A week later came a second cable, then a third, also from the peacekeeping mission in Liberia, each one more alarming. The virus was detected in the crowded capital, Monrovia. In a town near the border, visibly sick patients were not isolated, but living among the healthy, posing intense risks of transmission. The U.N. mission chief, Karin Landgren, appealed for “definitive advice.”

All the while, a local WHO representative reassured his U.N. colleagues that the virus would soon subside, just as it had elsewhere in previous outbreaks.

On July 29, a cable from the Liberia peacekeeping mission chief to U.N. headquarters — also copied to the WHO in Geneva — called the Ebola situation “unprecedented and rapidly deteriorating.”

By then, hundreds of health workers in the region had died. An infected Liberian man traveled to Nigeria by air, taking the virus with him. That was the trigger, Chan said, to assess the global risks.

“I said that, ‘Well, whether countries like it or not, I’m going to call an emergency committee to let the experts tell me whether or not the risk of international spread is there,’” she said.

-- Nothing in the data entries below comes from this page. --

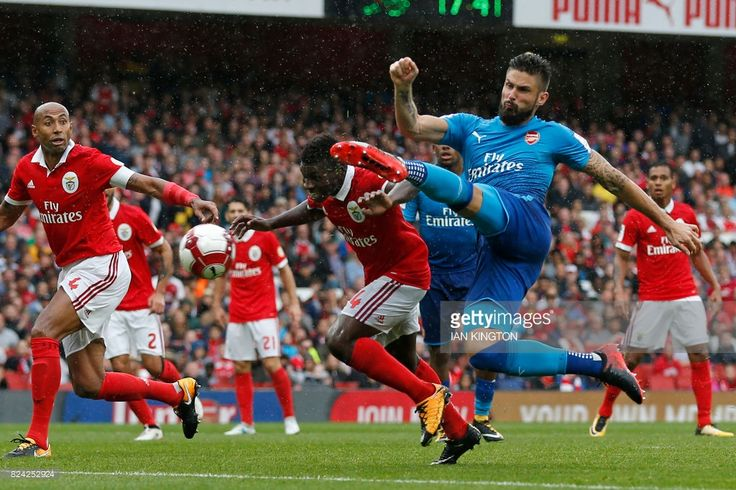 TOPSHOT - Arsenal's French striker Olivier Giroud (R) shoots to score their fouth goal during the pre-season friendly football match between Arsenal and Benfica at The Emirates Stadium in north London on July 29, 2017, the game is one of four matches played over two days for the Emirates Cup. / AFP PHOTO / Ian KINGTON / RESTRICTED TO EDITORIAL USE. No use with unauthorized audio, video, data, fixture lists, club/league logos or 'live' services. Online in-match use limited to 75 images, no…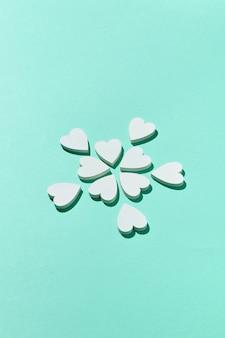 Поздравительная открытка-валентинка с креативным цветочным узором из маленьких гипсовых сердечек на светло-бирюзовой стене с жесткими тенями, копией пространства. поздравительная открытка.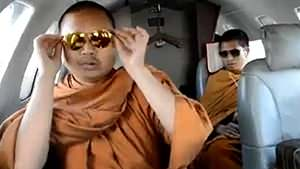 Thai monks scolded for flying by jet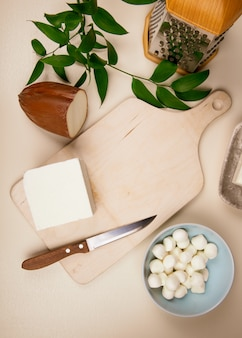Top view of mini mozzarella cheese in a blue bowl and various pieces of cheese on wooden cutting board with grater and ruscus on rustic leaves table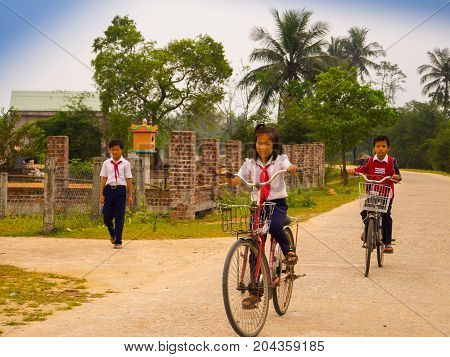 Hoian, Vietnam - August 05, 2017: Unidentified children biking in a road, back to home in Hoi An ancient town, UNESCO world heritage. Hoi An is one of the most popular destinations in Vietnam.
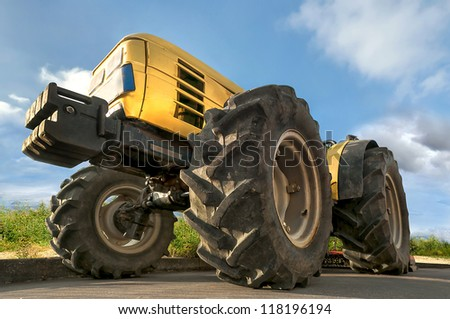 Tractor in the field with a blue sky - stock photo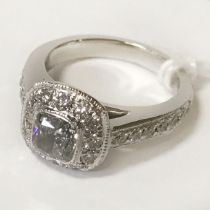 PLATINUM SOLITAIRE RING WITH A CUSHION CENTRE HALF CARAT CENTRE TOTAL 0.90 CARATS - SIZE 9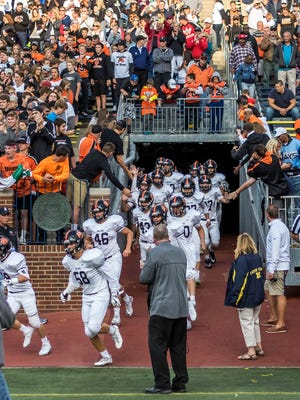 Brighton football players come out of the tunnel at Michigan Stadium before their season opener against Belleville on Aug. 24, 2017.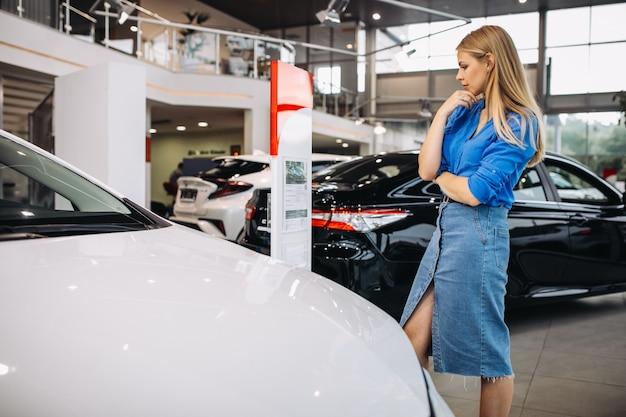 Frau, die ein auto in einem autosalon betrachtet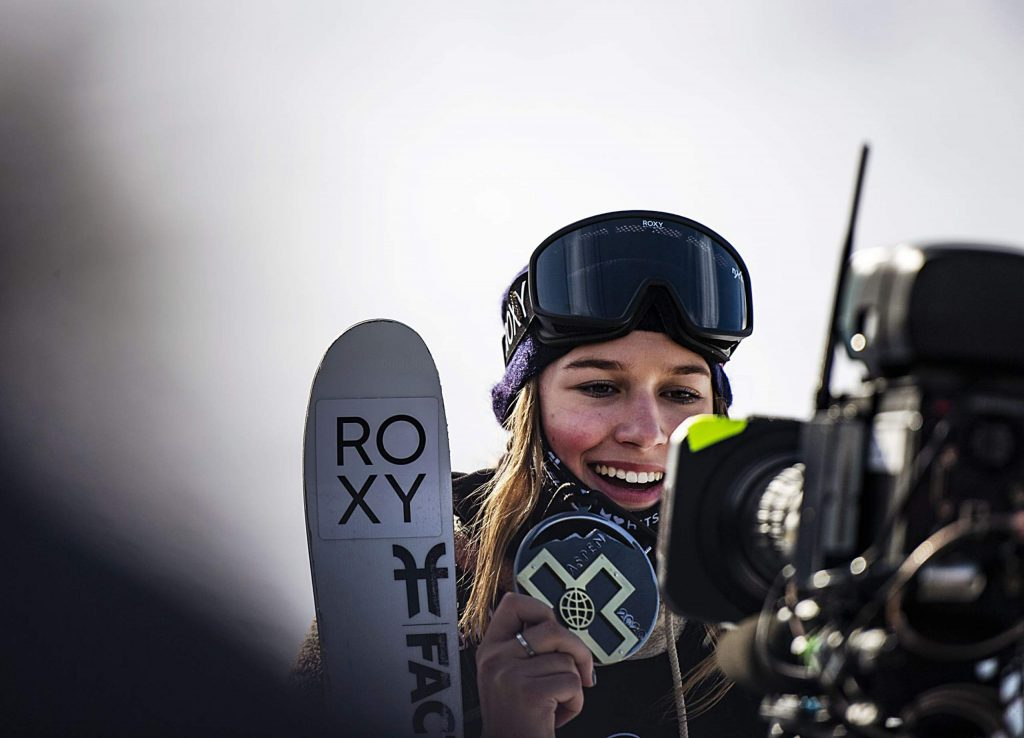 X Games gold medalist Kelly Sildaru holds up her second gold medal of the week on Sunday, Jan. 26, 2020. (Kelsey Brunner/The Aspen Times)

By August, one senior United Nations official bluntly told the secretary-general’s special envoy for Ebola that the WHO “has consistently been behind the curve.”

That same month, the secretary-general, Ban Ki-moon, told Chan that he planned to appoint a new mission to coordinate the Ebola response, a clear signal that her agency’s response had been insufficient.

“The world needs a WHO,” Piot said. “But it has to become a better one. My concern is once this epidemic is over, things go back to business as usual.”